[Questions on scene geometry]
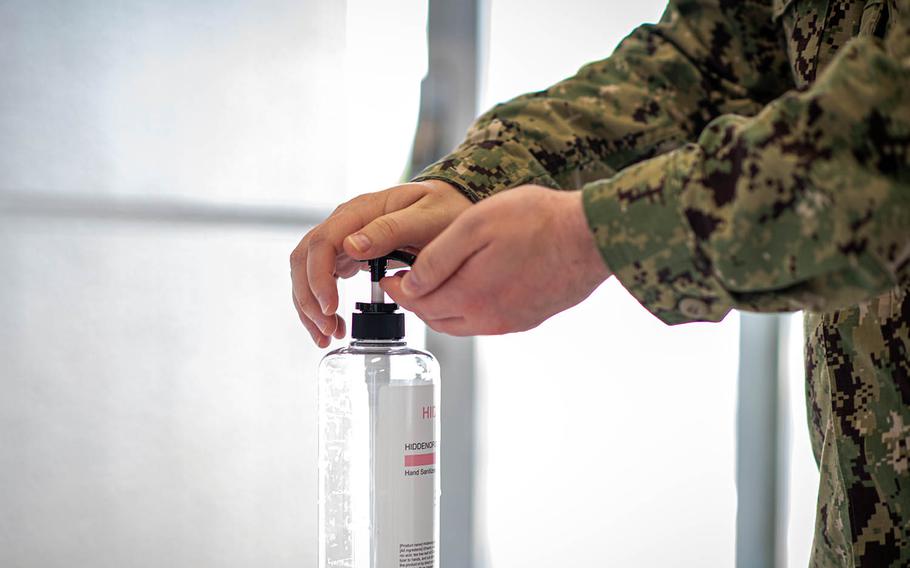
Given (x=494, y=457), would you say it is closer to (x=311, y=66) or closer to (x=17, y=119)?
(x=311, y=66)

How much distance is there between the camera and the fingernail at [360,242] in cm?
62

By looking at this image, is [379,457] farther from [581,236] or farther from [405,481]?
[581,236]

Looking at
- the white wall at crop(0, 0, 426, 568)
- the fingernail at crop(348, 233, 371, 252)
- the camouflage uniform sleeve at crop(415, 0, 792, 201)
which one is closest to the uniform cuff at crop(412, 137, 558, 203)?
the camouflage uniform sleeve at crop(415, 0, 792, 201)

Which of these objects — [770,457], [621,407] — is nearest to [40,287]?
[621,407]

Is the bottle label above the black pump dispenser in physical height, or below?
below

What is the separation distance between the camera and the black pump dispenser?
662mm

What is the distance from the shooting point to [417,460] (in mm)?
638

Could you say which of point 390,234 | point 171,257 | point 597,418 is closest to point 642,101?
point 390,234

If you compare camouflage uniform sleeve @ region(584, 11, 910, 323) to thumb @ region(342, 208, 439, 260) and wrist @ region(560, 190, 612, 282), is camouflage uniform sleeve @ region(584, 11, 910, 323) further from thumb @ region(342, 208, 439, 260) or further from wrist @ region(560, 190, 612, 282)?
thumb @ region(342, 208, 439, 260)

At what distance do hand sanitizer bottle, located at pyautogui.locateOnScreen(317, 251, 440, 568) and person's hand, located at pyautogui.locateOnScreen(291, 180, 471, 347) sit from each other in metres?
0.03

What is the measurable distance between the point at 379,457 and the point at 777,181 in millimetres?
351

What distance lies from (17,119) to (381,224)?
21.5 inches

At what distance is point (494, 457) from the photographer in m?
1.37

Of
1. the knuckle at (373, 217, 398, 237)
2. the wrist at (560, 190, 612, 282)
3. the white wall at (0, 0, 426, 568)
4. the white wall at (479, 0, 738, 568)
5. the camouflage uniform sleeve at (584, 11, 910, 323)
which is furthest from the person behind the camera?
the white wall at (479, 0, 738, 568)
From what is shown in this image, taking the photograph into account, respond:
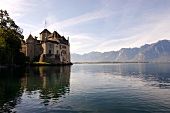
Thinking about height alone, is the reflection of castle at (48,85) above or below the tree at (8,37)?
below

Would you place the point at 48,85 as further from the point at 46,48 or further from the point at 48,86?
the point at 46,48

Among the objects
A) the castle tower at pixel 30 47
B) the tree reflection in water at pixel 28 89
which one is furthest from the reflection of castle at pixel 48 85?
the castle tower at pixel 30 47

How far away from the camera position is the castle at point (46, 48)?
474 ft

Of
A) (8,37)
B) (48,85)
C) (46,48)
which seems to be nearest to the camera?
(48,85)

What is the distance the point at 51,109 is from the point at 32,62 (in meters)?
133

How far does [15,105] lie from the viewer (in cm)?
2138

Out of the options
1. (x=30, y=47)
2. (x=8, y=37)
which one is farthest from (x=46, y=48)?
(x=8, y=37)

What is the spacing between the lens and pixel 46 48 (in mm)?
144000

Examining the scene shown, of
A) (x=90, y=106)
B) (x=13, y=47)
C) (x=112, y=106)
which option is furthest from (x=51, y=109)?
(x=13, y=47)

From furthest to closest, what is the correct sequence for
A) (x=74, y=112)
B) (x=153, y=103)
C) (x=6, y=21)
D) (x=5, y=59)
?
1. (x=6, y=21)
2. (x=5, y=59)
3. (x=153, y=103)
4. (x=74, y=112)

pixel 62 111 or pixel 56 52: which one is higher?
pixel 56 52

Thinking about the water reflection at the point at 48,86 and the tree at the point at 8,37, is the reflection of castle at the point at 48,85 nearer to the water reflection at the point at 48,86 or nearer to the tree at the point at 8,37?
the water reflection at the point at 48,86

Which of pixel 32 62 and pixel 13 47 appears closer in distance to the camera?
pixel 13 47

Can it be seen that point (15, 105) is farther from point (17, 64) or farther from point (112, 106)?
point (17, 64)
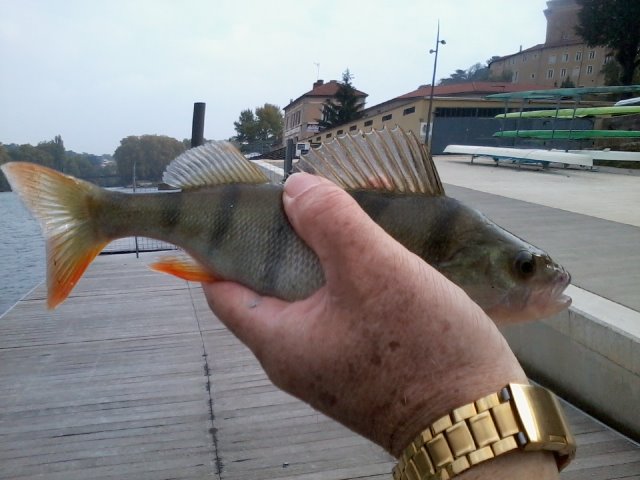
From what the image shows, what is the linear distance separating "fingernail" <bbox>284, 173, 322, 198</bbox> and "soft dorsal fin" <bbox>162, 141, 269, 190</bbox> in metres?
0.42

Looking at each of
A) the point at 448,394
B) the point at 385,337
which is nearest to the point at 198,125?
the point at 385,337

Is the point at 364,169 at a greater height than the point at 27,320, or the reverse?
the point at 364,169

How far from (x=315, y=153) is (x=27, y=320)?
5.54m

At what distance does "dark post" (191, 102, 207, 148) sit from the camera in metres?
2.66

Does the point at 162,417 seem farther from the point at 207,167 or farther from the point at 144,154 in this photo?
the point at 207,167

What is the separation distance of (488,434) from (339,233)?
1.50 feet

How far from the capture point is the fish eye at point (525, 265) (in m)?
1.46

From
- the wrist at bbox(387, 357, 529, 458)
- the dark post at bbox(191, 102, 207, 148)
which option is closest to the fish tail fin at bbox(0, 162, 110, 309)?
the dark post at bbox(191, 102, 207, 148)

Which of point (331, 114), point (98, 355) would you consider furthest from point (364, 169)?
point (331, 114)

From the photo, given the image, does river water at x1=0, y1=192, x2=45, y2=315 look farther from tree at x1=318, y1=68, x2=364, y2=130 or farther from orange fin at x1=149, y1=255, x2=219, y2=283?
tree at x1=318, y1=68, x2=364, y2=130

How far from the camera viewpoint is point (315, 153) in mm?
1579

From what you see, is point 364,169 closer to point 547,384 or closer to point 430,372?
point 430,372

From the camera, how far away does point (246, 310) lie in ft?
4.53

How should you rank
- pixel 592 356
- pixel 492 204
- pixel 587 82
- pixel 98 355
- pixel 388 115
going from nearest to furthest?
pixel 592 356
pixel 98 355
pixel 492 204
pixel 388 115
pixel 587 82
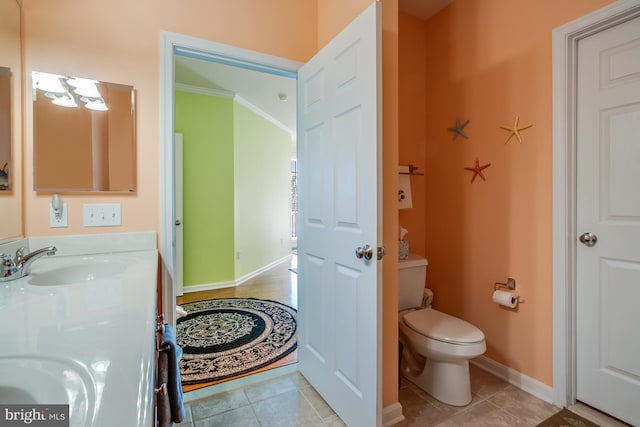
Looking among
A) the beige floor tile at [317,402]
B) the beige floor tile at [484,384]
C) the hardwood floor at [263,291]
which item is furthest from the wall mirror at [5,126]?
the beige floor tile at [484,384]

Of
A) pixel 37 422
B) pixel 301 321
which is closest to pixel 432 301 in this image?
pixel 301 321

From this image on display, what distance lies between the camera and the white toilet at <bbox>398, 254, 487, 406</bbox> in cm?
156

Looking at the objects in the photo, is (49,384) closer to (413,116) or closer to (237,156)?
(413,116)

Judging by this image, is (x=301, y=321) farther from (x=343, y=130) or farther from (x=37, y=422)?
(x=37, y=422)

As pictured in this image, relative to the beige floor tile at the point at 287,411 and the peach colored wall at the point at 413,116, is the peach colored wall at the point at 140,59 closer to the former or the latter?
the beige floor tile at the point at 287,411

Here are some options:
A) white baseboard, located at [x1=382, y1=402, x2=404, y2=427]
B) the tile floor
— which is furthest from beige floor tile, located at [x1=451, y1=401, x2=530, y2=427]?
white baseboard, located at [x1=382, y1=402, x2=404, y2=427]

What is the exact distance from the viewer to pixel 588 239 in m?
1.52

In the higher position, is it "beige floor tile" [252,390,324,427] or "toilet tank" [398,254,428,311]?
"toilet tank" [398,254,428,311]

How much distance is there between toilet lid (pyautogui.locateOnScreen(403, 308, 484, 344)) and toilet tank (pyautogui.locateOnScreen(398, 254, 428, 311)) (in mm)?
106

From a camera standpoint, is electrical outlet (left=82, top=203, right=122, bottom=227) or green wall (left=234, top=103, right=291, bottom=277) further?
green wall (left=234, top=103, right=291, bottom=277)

▸ **Task statement**
Rewrite the data above with every "fingernail" changed to "nail" and nothing else altered. Leave the pictures out of your answer.

▸ **Solution for this task**
Given (x=494, y=457), would you say it is closer to (x=311, y=66) or closer to (x=17, y=119)?
(x=311, y=66)

How much distance is there between the camera and the nail at [360,242] in cm?
62

By looking at this image, is [379,457] farther from [581,236] or farther from [405,481]?
[581,236]

Looking at
- the white wall at crop(0, 0, 426, 568)
- the nail at crop(348, 233, 371, 252)
- the camouflage uniform sleeve at crop(415, 0, 792, 201)
which one is closest to the uniform cuff at crop(412, 137, 558, 203)?
the camouflage uniform sleeve at crop(415, 0, 792, 201)

Which of these objects — [770,457], [621,407] — is nearest to [40,287]?
[621,407]

Is the bottle label above the black pump dispenser in physical height, or below?
below

What is the separation distance between the camera and the black pump dispenser?
662mm

What is the distance from the shooting point to [417,460] (in mm)?
638

Could you say which of point 390,234 | point 171,257 | point 597,418 is closest to point 642,101?
point 390,234

If you compare camouflage uniform sleeve @ region(584, 11, 910, 323) to thumb @ region(342, 208, 439, 260) and wrist @ region(560, 190, 612, 282), is camouflage uniform sleeve @ region(584, 11, 910, 323) further from thumb @ region(342, 208, 439, 260) or further from wrist @ region(560, 190, 612, 282)?
thumb @ region(342, 208, 439, 260)

At what distance do hand sanitizer bottle, located at pyautogui.locateOnScreen(317, 251, 440, 568) and person's hand, located at pyautogui.locateOnScreen(291, 180, 471, 347) sit from each other in metres?
0.03

What is the measurable distance between the point at 379,457 and the point at 777,181 in millimetres?
351

What distance lies from (17,119) to (381,224)?
21.5 inches

At what distance is point (494, 457) from the photographer in m?
1.37

Of
1. the knuckle at (373, 217, 398, 237)
2. the wrist at (560, 190, 612, 282)
3. the white wall at (0, 0, 426, 568)
4. the white wall at (479, 0, 738, 568)
5. the camouflage uniform sleeve at (584, 11, 910, 323)
which is furthest from the person behind the camera?
the white wall at (479, 0, 738, 568)
From what is shown in this image, taking the photograph into account, respond:
Thinking about height alone, is the reflection of castle at (48,85) above or below the tree at (8,37)?
below

Would you place the point at 48,85 as further from the point at 46,48 or further from the point at 48,86?
the point at 46,48

Among the objects
A) the castle tower at pixel 30 47
B) the tree reflection in water at pixel 28 89
which one is furthest from the reflection of castle at pixel 48 85?
the castle tower at pixel 30 47

How far away from the camera position is the castle at point (46, 48)?
474 ft

Of
A) (8,37)
B) (48,85)
C) (46,48)
which seems to be nearest to the camera?
(48,85)

What is the distance the point at 51,109 is from the point at 32,62 (in meters)?
133

How far does [15,105] lie from the viewer (in cm)?
2138

Out of the options
1. (x=30, y=47)
2. (x=8, y=37)
which one is farthest from (x=46, y=48)?
(x=8, y=37)

What is the spacing between the lens and pixel 46 48 (in mm)?
144000

Examining the scene shown, of
A) (x=90, y=106)
B) (x=13, y=47)
C) (x=112, y=106)
which option is furthest from (x=51, y=109)?
(x=13, y=47)

From furthest to closest, what is the correct sequence for
A) (x=74, y=112)
B) (x=153, y=103)
C) (x=6, y=21)
D) (x=5, y=59)
?
1. (x=6, y=21)
2. (x=5, y=59)
3. (x=153, y=103)
4. (x=74, y=112)

pixel 62 111 or pixel 56 52: which one is higher?
pixel 56 52

Thinking about the water reflection at the point at 48,86 and the tree at the point at 8,37, is the reflection of castle at the point at 48,85 nearer to the water reflection at the point at 48,86 or nearer to the tree at the point at 8,37?
the water reflection at the point at 48,86

Which of pixel 32 62 and pixel 13 47 appears closer in distance to the camera?
pixel 13 47

Can it be seen that point (15, 105) is farther from point (17, 64) or farther from point (112, 106)?
point (17, 64)
From what the image shows, what is the linear distance separating "nail" <bbox>284, 173, 322, 198</bbox> and "soft dorsal fin" <bbox>162, 141, 269, 190</bbox> in metres?
0.42

Looking at each of
A) the point at 448,394
B) the point at 385,337
which is nearest to the point at 198,125?
the point at 385,337

Is the point at 364,169 at a greater height than the point at 27,320, or the reverse?
the point at 364,169

How far from (x=315, y=153) is (x=27, y=320)?
5.54m

At what distance does "dark post" (191, 102, 207, 148) sit from the camera in metres?
2.66

Does the point at 162,417 seem farther from the point at 207,167 or farther from the point at 144,154 in this photo?
the point at 207,167

What is the separation distance of (488,434) from (339,233)?
1.50 feet

How far from the capture point is the fish eye at point (525, 265) (in m)?
1.46

From
- the wrist at bbox(387, 357, 529, 458)
- the dark post at bbox(191, 102, 207, 148)
which option is closest to the fish tail fin at bbox(0, 162, 110, 309)?
the dark post at bbox(191, 102, 207, 148)

Which of point (331, 114), point (98, 355) would you consider furthest from point (364, 169)?
point (331, 114)

From the photo, given the image, does river water at x1=0, y1=192, x2=45, y2=315 look farther from tree at x1=318, y1=68, x2=364, y2=130 or farther from orange fin at x1=149, y1=255, x2=219, y2=283?
tree at x1=318, y1=68, x2=364, y2=130

How far from the camera viewpoint is point (315, 153) in mm?
1579

From what you see, is point 364,169 closer to point 547,384 or closer to point 430,372?
point 430,372

From the camera, how far away does point (246, 310) lie in ft?
4.53

How should you rank
- pixel 592 356
- pixel 492 204
- pixel 587 82
- pixel 98 355
- pixel 388 115
going from nearest to furthest?
pixel 592 356
pixel 98 355
pixel 492 204
pixel 388 115
pixel 587 82
Looking among
A) the beige floor tile at [317,402]
B) the beige floor tile at [484,384]
C) the hardwood floor at [263,291]
which item is furthest from the wall mirror at [5,126]?
the beige floor tile at [484,384]

Of
A) pixel 37 422
B) pixel 301 321
which is closest to pixel 432 301 in this image?
pixel 301 321

From this image on display, what distance lies between the camera and the white toilet at <bbox>398, 254, 487, 406</bbox> in cm?
156

Looking at the objects in the photo, is (49,384) closer to (413,116) or closer to (237,156)?
(413,116)

Judging by this image, is (x=301, y=321) farther from (x=343, y=130) or farther from (x=37, y=422)?
(x=37, y=422)

As pictured in this image, relative to the beige floor tile at the point at 287,411 and the peach colored wall at the point at 413,116, is the peach colored wall at the point at 140,59 closer to the former or the latter?
the beige floor tile at the point at 287,411

Here are some options:
A) white baseboard, located at [x1=382, y1=402, x2=404, y2=427]
B) the tile floor
— which is furthest from beige floor tile, located at [x1=451, y1=401, x2=530, y2=427]?
white baseboard, located at [x1=382, y1=402, x2=404, y2=427]

What is the exact distance from the viewer to pixel 588 239 in m?
1.52

In the higher position, is it "beige floor tile" [252,390,324,427] or "toilet tank" [398,254,428,311]?
"toilet tank" [398,254,428,311]

How much distance is there between toilet lid (pyautogui.locateOnScreen(403, 308, 484, 344)) and toilet tank (pyautogui.locateOnScreen(398, 254, 428, 311)) (in mm)?
106

From a camera standpoint, is electrical outlet (left=82, top=203, right=122, bottom=227) or green wall (left=234, top=103, right=291, bottom=277) further?
green wall (left=234, top=103, right=291, bottom=277)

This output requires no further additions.